A concerning fiscal first-quarter earnings report from blue-chip sneaker name Nike Inc (NYSE:NKE) is doing little to help the sinking sentiment the broader market has been feeling this week. After the close last night, Nike posted profits of 93 cents per share, which just barely topped analysts’ estimates. And while its reported revenue of $12.69 billion also exceeded expectations, the company warned that its gross margins would see even more pressure this year as the company offers more discounts in an attempt to clear inventory. Nike was last seen down 13.2% at $82.72, and it’s taking the whole sector with it, with names like Under Armor (UAA) and Dick’s Sporting Goods (DKS) sporting deep pre-market losses of their own.
Barclays called Nike’s messy earnings report earlier this month, lowering its rating to “equal weight” amid concerns over inventory and global economic headwinds. A whole host of analysts are following suit today, with no less than 17 brokerages slashing their price objectives.
The deluge of bear notes could be far from over, should the equity continue its march down the charts, as the 12-month consensus price target of $117.36 sits at a lofty 41.2% premium to Thursday’s close.
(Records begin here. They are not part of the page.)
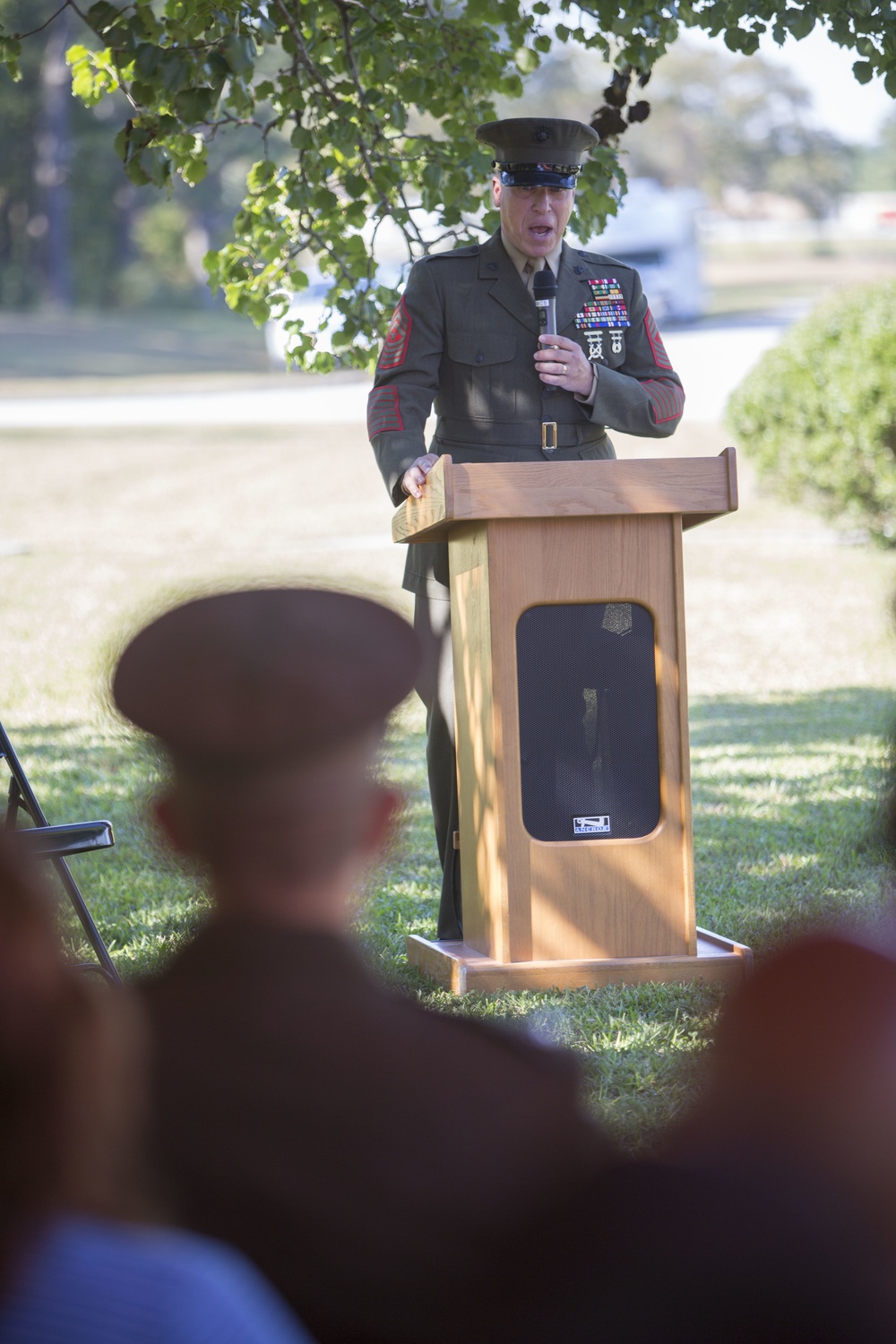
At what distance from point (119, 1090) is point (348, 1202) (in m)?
0.25

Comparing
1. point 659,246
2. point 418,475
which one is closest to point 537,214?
point 418,475

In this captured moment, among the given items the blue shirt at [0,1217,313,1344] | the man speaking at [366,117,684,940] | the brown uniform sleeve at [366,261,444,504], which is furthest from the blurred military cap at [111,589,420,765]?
the brown uniform sleeve at [366,261,444,504]

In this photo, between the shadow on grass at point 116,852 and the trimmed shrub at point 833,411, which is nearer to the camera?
the shadow on grass at point 116,852

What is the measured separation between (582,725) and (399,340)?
1.12 m

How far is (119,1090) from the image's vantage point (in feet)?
3.62

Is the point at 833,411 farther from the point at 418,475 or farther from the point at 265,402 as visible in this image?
the point at 265,402

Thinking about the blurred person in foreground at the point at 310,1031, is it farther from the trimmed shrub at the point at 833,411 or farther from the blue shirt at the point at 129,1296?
the trimmed shrub at the point at 833,411

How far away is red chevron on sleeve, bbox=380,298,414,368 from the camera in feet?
Answer: 12.6

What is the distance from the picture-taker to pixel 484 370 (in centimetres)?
387

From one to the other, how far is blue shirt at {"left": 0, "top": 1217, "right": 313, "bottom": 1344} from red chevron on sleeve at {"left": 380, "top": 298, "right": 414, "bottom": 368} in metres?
3.12

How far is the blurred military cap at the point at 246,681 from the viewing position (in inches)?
44.8

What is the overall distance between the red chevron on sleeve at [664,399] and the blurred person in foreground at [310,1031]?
8.94 feet

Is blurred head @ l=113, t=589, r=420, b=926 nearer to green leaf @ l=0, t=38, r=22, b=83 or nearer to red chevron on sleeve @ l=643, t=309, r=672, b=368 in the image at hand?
red chevron on sleeve @ l=643, t=309, r=672, b=368

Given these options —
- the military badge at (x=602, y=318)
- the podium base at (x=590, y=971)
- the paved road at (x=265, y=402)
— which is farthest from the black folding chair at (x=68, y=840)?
the paved road at (x=265, y=402)
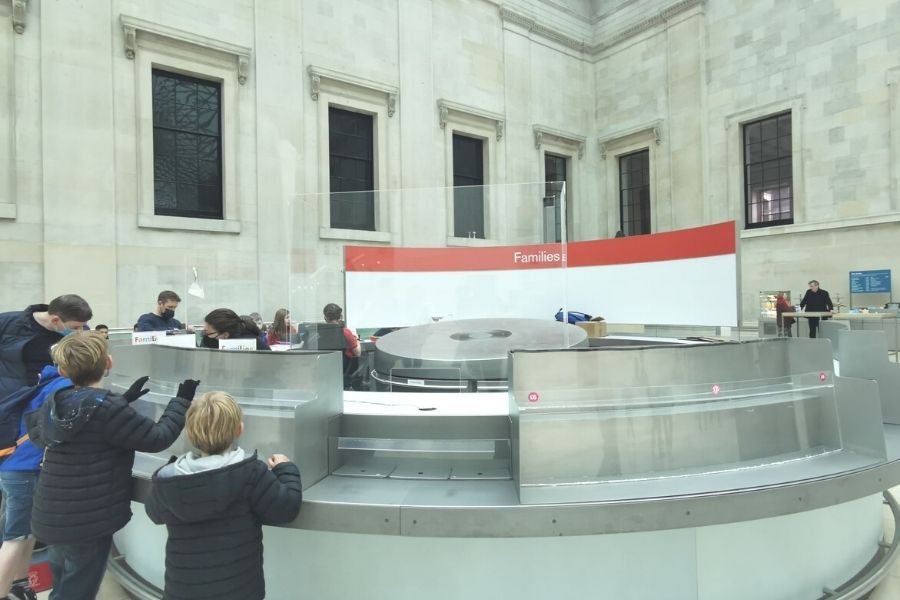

What’s more, just seven of the 25 in coverage called Nike stock a “hold” coming into today, without a single “sell” rating to be seen.
It’s been a rough year for NKE, which just broke below former support at the $100 level late last week after yielding to pressure at the 110-day moving average. The stock has already lost 42% this year, and today’s drop puts NKE right back near its pandemic-era slump, marking the equity’s lowest open since April 2020.